[BEGIN RECORDS SHOWN]

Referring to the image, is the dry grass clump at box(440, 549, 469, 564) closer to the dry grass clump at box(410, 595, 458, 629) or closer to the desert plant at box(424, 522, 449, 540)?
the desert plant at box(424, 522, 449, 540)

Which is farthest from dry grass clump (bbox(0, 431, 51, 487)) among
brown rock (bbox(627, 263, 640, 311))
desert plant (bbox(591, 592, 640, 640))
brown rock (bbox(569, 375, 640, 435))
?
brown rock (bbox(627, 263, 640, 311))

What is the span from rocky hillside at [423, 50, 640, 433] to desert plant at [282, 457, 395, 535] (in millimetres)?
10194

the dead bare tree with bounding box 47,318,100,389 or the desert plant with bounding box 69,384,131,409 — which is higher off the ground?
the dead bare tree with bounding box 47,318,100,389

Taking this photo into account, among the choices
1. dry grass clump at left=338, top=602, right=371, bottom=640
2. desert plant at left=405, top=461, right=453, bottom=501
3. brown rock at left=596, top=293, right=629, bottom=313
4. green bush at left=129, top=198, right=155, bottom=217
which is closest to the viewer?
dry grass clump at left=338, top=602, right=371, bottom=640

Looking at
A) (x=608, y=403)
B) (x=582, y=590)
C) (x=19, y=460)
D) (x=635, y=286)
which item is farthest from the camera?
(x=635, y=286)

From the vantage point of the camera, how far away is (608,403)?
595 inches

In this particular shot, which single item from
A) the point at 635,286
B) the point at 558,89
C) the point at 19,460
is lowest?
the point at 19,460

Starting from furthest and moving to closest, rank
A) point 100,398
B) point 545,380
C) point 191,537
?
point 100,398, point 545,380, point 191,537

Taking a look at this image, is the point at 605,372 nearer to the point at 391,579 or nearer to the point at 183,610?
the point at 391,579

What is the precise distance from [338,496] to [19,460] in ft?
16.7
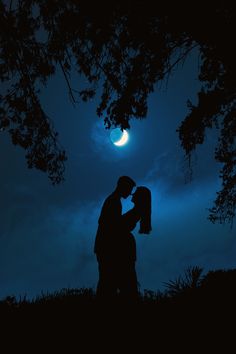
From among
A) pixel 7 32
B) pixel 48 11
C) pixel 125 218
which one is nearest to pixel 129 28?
pixel 48 11

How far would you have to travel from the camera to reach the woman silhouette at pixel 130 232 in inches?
214

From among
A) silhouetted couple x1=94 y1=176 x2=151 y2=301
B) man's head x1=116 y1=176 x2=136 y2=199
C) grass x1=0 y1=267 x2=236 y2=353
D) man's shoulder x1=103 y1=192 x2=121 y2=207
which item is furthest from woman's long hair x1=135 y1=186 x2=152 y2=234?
grass x1=0 y1=267 x2=236 y2=353

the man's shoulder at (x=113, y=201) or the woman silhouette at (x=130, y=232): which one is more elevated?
the man's shoulder at (x=113, y=201)

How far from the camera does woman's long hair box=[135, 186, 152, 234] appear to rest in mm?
5422

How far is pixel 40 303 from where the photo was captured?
22.7ft

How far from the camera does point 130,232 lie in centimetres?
554

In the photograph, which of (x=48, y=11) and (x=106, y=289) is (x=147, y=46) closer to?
(x=48, y=11)

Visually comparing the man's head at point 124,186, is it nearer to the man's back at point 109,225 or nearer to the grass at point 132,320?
the man's back at point 109,225

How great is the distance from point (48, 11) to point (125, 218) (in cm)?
671

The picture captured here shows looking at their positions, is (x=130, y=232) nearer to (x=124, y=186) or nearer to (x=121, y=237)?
(x=121, y=237)

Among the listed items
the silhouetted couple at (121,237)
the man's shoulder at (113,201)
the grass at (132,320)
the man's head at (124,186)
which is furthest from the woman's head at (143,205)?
the grass at (132,320)

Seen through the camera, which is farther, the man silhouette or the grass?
the man silhouette

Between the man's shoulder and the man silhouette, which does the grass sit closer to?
the man silhouette

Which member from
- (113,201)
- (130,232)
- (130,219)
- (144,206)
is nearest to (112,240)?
(130,232)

[END RECORDS SHOWN]

* [WORK TO COMPLETE]: Put every line of the rows above into a JSON list of strings, one string per line, leaving out blank lines and the picture markers.

* [ANSWER IN FULL]:
[
  "Referring to the image, is the dry grass clump at box(440, 549, 469, 564) closer to the dry grass clump at box(410, 595, 458, 629) or closer to the desert plant at box(424, 522, 449, 540)?",
  "the desert plant at box(424, 522, 449, 540)",
  "Which is farthest from dry grass clump (bbox(0, 431, 51, 487)) among",
  "brown rock (bbox(627, 263, 640, 311))",
  "desert plant (bbox(591, 592, 640, 640))",
  "brown rock (bbox(569, 375, 640, 435))",
  "?",
  "brown rock (bbox(627, 263, 640, 311))",
  "What is the span from rocky hillside at [423, 50, 640, 433] to desert plant at [282, 457, 395, 535] (in millimetres)?",
  "10194",
  "the dead bare tree with bounding box 47,318,100,389 or the desert plant with bounding box 69,384,131,409 — which is higher off the ground?",
  "the dead bare tree with bounding box 47,318,100,389",
  "Taking this photo into account, among the choices",
  "1. dry grass clump at left=338, top=602, right=371, bottom=640",
  "2. desert plant at left=405, top=461, right=453, bottom=501",
  "3. brown rock at left=596, top=293, right=629, bottom=313",
  "4. green bush at left=129, top=198, right=155, bottom=217",
  "which is closest to the viewer?",
  "dry grass clump at left=338, top=602, right=371, bottom=640",
  "Looking at",
  "A) (x=608, y=403)",
  "B) (x=582, y=590)",
  "C) (x=19, y=460)",
  "D) (x=635, y=286)",
  "which item is farthest from the camera?",
  "(x=635, y=286)",
  "From the vantage point of the camera, how far away is (608,403)?",
  "595 inches",
  "In this particular shot, which single item from",
  "A) the point at 635,286",
  "B) the point at 558,89",
  "C) the point at 19,460",
  "is lowest?",
  "the point at 19,460",
  "Starting from furthest and moving to closest, rank",
  "A) point 100,398",
  "B) point 545,380",
  "C) point 191,537",
  "?",
  "point 100,398, point 545,380, point 191,537",
  "Taking a look at this image, is the point at 605,372 nearer to the point at 391,579 or nearer to the point at 183,610?",
  "the point at 391,579",
  "What is the precise distance from [338,496] to [19,460] in ft?",
  "16.7",
  "From among",
  "A) pixel 7 32",
  "B) pixel 48 11",
  "C) pixel 125 218",
  "which one is nearest to pixel 129 28?",
  "pixel 48 11",
  "How far would you have to travel from the camera to reach the woman silhouette at pixel 130 232 in inches?",
  "214",
  "From among",
  "A) silhouetted couple x1=94 y1=176 x2=151 y2=301",
  "B) man's head x1=116 y1=176 x2=136 y2=199",
  "C) grass x1=0 y1=267 x2=236 y2=353",
  "D) man's shoulder x1=103 y1=192 x2=121 y2=207",
  "which item is furthest from woman's long hair x1=135 y1=186 x2=152 y2=234?",
  "grass x1=0 y1=267 x2=236 y2=353",
  "the man's shoulder at (x=113, y=201) or the woman silhouette at (x=130, y=232): which one is more elevated?",
  "the man's shoulder at (x=113, y=201)",
  "How far from the camera does woman's long hair box=[135, 186, 152, 234] appear to rest in mm?",
  "5422",
  "How far is pixel 40 303 from where the photo was captured?",
  "22.7ft",
  "How far from the camera does point 130,232 lie in centimetres?",
  "554",
  "In the photograph, which of (x=48, y=11) and (x=106, y=289) is (x=147, y=46) closer to?",
  "(x=48, y=11)",
  "Visually comparing the man's head at point 124,186, is it nearer to the man's back at point 109,225 or nearer to the grass at point 132,320?",
  "the man's back at point 109,225",
  "How great is the distance from point (48, 11) to point (125, 218) (in cm)?",
  "671",
  "The picture captured here shows looking at their positions, is (x=130, y=232) nearer to (x=124, y=186) or nearer to (x=121, y=237)?",
  "(x=121, y=237)",
  "Among the listed items",
  "the silhouetted couple at (121,237)",
  "the man's shoulder at (113,201)",
  "the grass at (132,320)",
  "the man's head at (124,186)",
  "which is furthest from the woman's head at (143,205)?",
  "the grass at (132,320)",
  "Seen through the camera, which is farther, the man silhouette or the grass?",
  "the man silhouette",
  "Between the man's shoulder and the man silhouette, which does the grass sit closer to?",
  "the man silhouette",
  "Which member from",
  "- (113,201)",
  "- (130,232)",
  "- (130,219)",
  "- (144,206)",
  "is nearest to (112,240)?",
  "(130,232)"
]